# START OF PROVIDED PASSAGE
Europa-UVS is one of nine science instruments in the mission payload, including another SwRI-led and developed instrument, the MAss Spectrometer for Planetary EXploration (MASPEX). The UVS instrument collects ultraviolet light to create images to help determine the composition of Europa's atmospheric gases and surface materials.

"SwRI scientists started this process in January from NASA's Jet Propulsion Laboratory, however, we had to evacuate due to the fires in southern California," said SwRI Institute Scientist Dr. Kurt Retherford, principal investigator (PI) of Europa-UVS. "We had to wait until May to open the instrument's aperture door and collect UV light from space for the first time. We observed a part of the sky, verifying that the instrument is performing well."
# END OF PROVIDED PASSAGE
# START OF DATA RECORDS
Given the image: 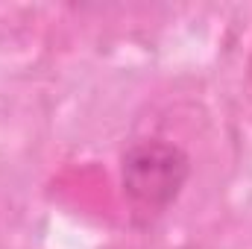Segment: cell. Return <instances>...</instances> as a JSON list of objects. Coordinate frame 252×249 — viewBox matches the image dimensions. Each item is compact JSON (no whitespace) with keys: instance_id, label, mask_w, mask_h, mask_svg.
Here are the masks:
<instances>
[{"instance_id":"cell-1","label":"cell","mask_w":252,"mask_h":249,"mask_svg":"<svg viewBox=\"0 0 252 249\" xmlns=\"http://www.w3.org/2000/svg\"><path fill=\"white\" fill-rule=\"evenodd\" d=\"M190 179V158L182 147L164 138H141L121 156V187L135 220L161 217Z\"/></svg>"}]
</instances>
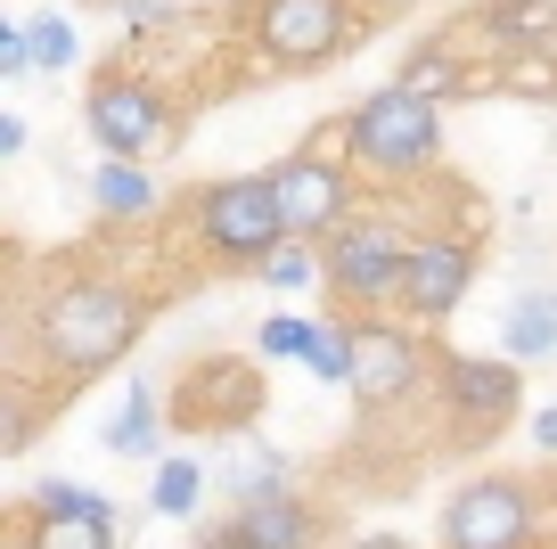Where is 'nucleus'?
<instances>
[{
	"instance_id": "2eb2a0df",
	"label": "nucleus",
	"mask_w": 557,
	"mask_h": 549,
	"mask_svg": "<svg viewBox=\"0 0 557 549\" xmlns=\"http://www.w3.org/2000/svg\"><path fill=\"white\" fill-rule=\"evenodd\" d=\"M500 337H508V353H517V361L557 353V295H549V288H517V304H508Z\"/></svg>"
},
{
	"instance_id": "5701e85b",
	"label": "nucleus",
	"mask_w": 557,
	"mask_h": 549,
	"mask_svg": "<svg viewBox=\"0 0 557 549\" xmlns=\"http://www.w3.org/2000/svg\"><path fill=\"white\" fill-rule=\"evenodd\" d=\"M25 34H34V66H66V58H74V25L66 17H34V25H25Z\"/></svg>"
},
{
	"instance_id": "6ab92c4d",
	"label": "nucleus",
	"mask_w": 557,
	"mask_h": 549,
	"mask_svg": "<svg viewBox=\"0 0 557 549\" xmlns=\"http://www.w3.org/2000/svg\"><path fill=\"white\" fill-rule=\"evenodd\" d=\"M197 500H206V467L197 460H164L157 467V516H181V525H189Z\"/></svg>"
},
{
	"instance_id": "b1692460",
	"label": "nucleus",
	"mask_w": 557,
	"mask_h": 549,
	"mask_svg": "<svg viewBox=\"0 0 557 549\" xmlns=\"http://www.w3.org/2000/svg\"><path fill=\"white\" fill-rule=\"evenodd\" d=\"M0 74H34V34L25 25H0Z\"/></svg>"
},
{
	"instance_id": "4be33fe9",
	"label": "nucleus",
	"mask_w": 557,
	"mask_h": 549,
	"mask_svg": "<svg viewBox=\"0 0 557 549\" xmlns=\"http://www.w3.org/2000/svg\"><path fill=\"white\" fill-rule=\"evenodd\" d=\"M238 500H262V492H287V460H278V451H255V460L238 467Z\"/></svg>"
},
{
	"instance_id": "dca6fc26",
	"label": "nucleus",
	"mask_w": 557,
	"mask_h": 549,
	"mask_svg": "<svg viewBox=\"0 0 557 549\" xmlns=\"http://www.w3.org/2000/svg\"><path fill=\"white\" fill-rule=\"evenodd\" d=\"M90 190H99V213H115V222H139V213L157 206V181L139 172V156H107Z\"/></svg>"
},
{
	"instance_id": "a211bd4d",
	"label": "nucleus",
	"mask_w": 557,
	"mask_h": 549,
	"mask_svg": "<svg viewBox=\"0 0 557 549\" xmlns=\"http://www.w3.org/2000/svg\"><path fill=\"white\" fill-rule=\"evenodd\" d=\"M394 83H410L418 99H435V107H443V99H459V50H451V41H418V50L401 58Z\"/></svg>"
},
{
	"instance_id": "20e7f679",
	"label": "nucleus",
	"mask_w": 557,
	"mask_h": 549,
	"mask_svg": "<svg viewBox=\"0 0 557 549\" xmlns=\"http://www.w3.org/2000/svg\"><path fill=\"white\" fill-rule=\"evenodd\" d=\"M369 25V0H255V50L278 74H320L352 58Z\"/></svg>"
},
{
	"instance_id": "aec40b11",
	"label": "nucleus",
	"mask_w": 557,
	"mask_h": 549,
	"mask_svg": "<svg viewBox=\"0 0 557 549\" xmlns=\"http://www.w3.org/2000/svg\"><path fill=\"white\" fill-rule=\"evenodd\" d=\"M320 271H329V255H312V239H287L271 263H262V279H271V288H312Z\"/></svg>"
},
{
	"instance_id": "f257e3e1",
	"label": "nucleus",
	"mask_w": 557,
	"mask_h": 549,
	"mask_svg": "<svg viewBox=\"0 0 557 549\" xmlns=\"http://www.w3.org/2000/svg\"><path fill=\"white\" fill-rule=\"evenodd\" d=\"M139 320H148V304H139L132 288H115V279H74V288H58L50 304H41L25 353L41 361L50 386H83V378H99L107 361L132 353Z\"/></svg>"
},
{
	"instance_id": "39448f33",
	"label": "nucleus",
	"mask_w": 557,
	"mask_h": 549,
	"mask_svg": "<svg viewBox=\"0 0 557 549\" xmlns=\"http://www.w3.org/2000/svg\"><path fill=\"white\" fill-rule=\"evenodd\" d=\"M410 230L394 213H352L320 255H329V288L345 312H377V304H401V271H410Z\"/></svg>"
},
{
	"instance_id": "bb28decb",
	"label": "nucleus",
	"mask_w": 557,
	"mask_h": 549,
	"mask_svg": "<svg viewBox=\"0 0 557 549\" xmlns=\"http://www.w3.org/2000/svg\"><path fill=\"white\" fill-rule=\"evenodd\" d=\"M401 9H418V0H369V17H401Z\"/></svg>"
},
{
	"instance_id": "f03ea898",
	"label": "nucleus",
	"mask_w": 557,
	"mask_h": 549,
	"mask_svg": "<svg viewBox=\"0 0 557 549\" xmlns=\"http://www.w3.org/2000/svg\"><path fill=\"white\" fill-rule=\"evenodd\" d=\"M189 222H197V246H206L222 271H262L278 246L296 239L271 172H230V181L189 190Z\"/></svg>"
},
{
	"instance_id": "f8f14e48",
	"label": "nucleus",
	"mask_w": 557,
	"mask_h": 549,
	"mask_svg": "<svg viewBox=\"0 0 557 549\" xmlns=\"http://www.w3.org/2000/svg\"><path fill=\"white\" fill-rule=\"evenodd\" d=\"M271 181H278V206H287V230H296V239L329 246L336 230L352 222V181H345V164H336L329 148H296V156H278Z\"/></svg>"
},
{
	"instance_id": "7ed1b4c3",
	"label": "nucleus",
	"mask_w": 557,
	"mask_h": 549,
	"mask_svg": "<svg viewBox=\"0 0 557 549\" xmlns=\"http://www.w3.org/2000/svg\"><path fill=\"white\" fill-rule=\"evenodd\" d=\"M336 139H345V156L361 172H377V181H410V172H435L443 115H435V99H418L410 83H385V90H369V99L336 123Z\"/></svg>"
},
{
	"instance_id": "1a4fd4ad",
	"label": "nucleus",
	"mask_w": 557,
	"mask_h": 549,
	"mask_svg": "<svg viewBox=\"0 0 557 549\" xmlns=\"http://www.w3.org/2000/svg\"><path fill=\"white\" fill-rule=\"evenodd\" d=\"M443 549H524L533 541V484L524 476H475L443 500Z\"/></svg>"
# END OF DATA RECORDS
* **REQUIRED WORK**:
Decide whether each statement agrees with the Europa-UVS passage, answering yes or no and quoting the deciding words. 1. Europa-UVS is one of nine science instruments in the mission payload. 2. The aperture door of Europa-UVS was first opened in January. 3. MASPEX was developed by NASA's Jet Propulsion Laboratory.

* **EXPECTED ANSWER**:
1. Yes: "Europa-UVS is one of nine science instruments in the mission payload"
2. No: "We had to wait until May to open the instrument's aperture door"
3. No: "another SwRI-led and developed instrument, the MAss Spectrometer for Planetary EXploration (MASPEX)"